Users have shown confidence in the system’s longevity, as there has been a steady increase in membership purchases. Comparing 2022 to 2023, from May to Sept 2022, 210 monthly passes were purchased, while from May to Sept 2023, 419 monthly passes were purchased. HITRANS has maintained low costs, with users paying as little as £1.55 a week for an annual pass for unlimited rides and a 24-hour service. They also offer free, equal opportunities to those who need it. This success story demonstrates a real passion and commitment to providing active travel opportunities for all.
The Stirling station project involved a comprehensive redesign of the public realm outside the station, establishing a pedestrianised plaza to enhance access for pedestrians, wheelchair users, and cyclists. This included removing the roundabout on Goosecroft Road and replacing it with a new entrance to the south car park, streamlining the parking process, improving traffic flow, and creating a safer environment for pedestrians and cyclists.

Two blue badge parking bays were created at the entrance of the north car park, increasing the number of accessible parking bays at the station to ten. A secure CyclePoint, providing more than 140 cycle spaces, expanded the total number of cycle spaces at the station to over 200, including dedicated spaces for non-standard bikes such as bikes with child seats and cargo bikes – a first for a station in Scotland.

The station project collaborated with Sustrans and Stirling Council’s “Walk, Cycle, Live Stirling” scheme to ensure that key corridors leading to the station, such as those to the University and the city centre to Forth Valley College, were also transformed.

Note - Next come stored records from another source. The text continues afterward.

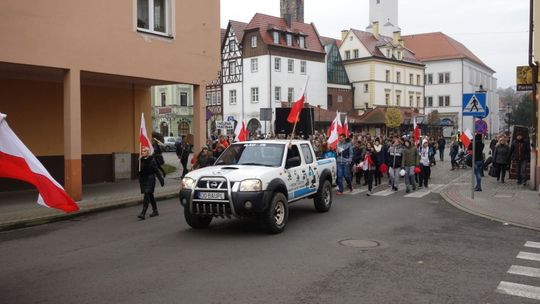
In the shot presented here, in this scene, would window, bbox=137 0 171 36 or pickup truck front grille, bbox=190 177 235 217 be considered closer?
pickup truck front grille, bbox=190 177 235 217

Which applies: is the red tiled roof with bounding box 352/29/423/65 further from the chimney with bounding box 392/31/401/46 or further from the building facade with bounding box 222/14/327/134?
the building facade with bounding box 222/14/327/134

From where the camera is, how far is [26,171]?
568 centimetres

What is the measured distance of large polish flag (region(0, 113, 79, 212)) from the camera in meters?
5.63

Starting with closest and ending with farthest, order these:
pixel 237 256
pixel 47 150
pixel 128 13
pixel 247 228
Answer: pixel 237 256
pixel 247 228
pixel 128 13
pixel 47 150

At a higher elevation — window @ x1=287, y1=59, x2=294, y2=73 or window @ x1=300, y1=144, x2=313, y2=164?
window @ x1=287, y1=59, x2=294, y2=73

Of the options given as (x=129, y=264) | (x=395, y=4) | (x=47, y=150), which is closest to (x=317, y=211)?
(x=129, y=264)

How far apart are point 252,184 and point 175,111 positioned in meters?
59.6

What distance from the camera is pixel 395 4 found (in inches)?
3620

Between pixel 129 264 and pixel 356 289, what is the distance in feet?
11.0

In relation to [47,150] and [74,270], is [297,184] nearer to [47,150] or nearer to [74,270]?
[74,270]

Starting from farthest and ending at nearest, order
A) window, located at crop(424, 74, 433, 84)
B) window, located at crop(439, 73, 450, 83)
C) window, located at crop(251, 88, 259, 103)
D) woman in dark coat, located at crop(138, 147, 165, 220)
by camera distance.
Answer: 1. window, located at crop(424, 74, 433, 84)
2. window, located at crop(439, 73, 450, 83)
3. window, located at crop(251, 88, 259, 103)
4. woman in dark coat, located at crop(138, 147, 165, 220)

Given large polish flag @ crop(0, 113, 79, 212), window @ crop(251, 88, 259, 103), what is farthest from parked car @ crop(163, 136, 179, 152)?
large polish flag @ crop(0, 113, 79, 212)

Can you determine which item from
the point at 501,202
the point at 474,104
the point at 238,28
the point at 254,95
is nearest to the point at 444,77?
the point at 238,28

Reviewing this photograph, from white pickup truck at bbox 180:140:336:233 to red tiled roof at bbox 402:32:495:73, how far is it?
281 feet
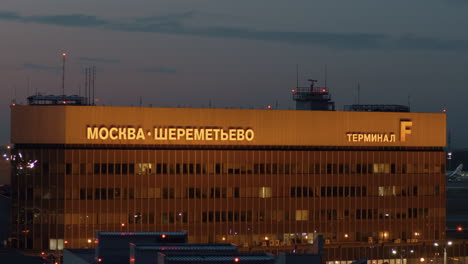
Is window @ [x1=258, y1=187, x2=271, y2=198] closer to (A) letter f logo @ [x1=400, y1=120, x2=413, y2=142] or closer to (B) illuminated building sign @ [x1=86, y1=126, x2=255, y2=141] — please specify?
(B) illuminated building sign @ [x1=86, y1=126, x2=255, y2=141]

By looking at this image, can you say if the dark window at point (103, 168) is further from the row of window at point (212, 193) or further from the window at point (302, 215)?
the window at point (302, 215)

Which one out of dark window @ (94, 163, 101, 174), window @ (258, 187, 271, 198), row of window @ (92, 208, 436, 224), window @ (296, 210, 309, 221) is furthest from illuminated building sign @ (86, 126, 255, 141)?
window @ (296, 210, 309, 221)

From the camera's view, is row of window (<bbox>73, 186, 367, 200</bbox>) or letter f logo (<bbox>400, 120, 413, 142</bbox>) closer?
row of window (<bbox>73, 186, 367, 200</bbox>)

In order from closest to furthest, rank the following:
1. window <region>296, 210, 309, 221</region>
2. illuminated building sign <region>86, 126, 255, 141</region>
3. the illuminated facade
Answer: the illuminated facade → illuminated building sign <region>86, 126, 255, 141</region> → window <region>296, 210, 309, 221</region>

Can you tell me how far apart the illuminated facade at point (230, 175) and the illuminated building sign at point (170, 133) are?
0.12 m

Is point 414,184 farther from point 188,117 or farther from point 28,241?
point 28,241

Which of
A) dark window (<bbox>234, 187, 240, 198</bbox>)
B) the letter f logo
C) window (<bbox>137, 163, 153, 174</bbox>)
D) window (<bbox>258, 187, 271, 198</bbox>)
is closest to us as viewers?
window (<bbox>137, 163, 153, 174</bbox>)

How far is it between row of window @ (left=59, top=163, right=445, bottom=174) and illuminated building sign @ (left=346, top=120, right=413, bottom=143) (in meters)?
3.25

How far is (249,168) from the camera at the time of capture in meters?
155

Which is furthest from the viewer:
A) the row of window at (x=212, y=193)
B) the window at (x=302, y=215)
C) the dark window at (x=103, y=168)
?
the window at (x=302, y=215)

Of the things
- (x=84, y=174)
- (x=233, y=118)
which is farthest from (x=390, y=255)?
(x=84, y=174)

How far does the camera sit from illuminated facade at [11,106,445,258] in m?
148

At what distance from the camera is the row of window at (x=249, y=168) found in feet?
487

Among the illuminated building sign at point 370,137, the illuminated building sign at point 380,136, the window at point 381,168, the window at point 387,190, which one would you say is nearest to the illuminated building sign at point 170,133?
the illuminated building sign at point 370,137
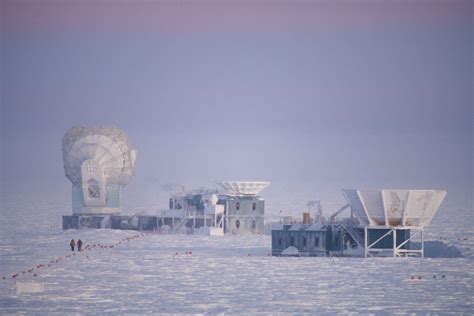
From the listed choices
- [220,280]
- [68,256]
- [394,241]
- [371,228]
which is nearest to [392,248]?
[394,241]

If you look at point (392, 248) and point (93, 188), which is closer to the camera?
point (392, 248)

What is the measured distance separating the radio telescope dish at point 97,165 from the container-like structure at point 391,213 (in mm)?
42117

The taxi rank was relocated to a new location between the bus station and railway station, making it more accessible for all public transport users and the station entrance car-free.

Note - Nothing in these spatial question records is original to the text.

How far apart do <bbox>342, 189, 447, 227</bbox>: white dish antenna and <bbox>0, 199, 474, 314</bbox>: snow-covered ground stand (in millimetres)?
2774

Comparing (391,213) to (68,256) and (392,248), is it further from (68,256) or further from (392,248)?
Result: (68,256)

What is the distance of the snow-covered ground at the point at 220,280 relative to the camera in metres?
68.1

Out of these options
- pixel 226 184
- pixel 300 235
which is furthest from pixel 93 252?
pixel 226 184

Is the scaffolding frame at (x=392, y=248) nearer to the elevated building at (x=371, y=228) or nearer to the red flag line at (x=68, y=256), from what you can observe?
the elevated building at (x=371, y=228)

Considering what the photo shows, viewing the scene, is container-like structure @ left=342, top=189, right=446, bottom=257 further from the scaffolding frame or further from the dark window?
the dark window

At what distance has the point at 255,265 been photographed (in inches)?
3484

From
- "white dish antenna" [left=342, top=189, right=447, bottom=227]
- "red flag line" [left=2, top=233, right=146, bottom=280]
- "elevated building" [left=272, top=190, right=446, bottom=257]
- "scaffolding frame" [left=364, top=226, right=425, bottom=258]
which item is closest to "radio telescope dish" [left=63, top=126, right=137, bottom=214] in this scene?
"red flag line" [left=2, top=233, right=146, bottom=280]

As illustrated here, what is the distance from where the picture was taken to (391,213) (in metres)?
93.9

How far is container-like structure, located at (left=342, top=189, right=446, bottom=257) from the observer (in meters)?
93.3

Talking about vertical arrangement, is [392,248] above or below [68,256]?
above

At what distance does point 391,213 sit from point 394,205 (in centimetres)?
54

Proposals were shaped by discussions with stakeholders and public engagement. They delivered an enhanced public realm area, including planters and seating. A road was removed from the immediate station entrance to create safe pedestrian – and cycle-friendly areas. The scheme has established a comprehensive regional transport hub and a gateway to the area, making rail and bus services more accessible and attractive.